Metadata-Version: 2.1
Name: flojoy
Version: 0.2.0
Summary: 
Author: Jack Palmer
Author-email: jp@flojoy.io
Requires-Python: >=3.11,<3.12
Classifier: Programming Language :: Python :: 3
Classifier: Programming Language :: Python :: 3.11
Requires-Dist: cloudpickle (>=2,<3)
Requires-Dist: httpx (>=0.26.0,<0.27.0)
Requires-Dist: huggingface-hub (>=0,<1)
Requires-Dist: keyring (>=24,<25)
Requires-Dist: matplotlib (>=3,<4)
Requires-Dist: networkx (>=3,<4)
Requires-Dist: numpy (>=1,<2)
Requires-Dist: pandas (>=2,<3)
Requires-Dist: pillow (>=10,<11)
Requires-Dist: plotly (>=5,<6)
Requires-Dist: portalocker (>=2,<3)
Requires-Dist: pydantic (>=2,<3)
Requires-Dist: python-box (>=7,<8)
Requires-Dist: python-dotenv (>=1,<2)
Requires-Dist: pyyaml (>=6.0,<6.1)
Requires-Dist: qcodes (>=0,<1)
Requires-Dist: requests (>=2,<3)
Requires-Dist: scipy (>=1,<2)
Requires-Dist: tm-devices (>=1.0.0,<2.0.0)
Description-Content-Type: text/markdown

# Flojoy / Python

The Python repo for Flojoy infrastructure. Including the client for Flojoy's desktop app, the `@flojoy` decorator, and various utilities for node creation.

# Directions for this task:
From the flojoy package metadata, list every required dependency whose version range has an upper bound of exactly "<3".

# Record set:
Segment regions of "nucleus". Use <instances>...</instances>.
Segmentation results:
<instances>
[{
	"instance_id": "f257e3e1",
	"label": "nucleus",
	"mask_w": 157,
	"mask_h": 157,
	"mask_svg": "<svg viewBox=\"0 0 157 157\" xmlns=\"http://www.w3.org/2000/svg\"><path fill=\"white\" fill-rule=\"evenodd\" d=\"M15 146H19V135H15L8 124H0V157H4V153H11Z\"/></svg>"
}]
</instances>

# Answer to the exercise:
cloudpickle, pandas, portalocker, pydantic, requests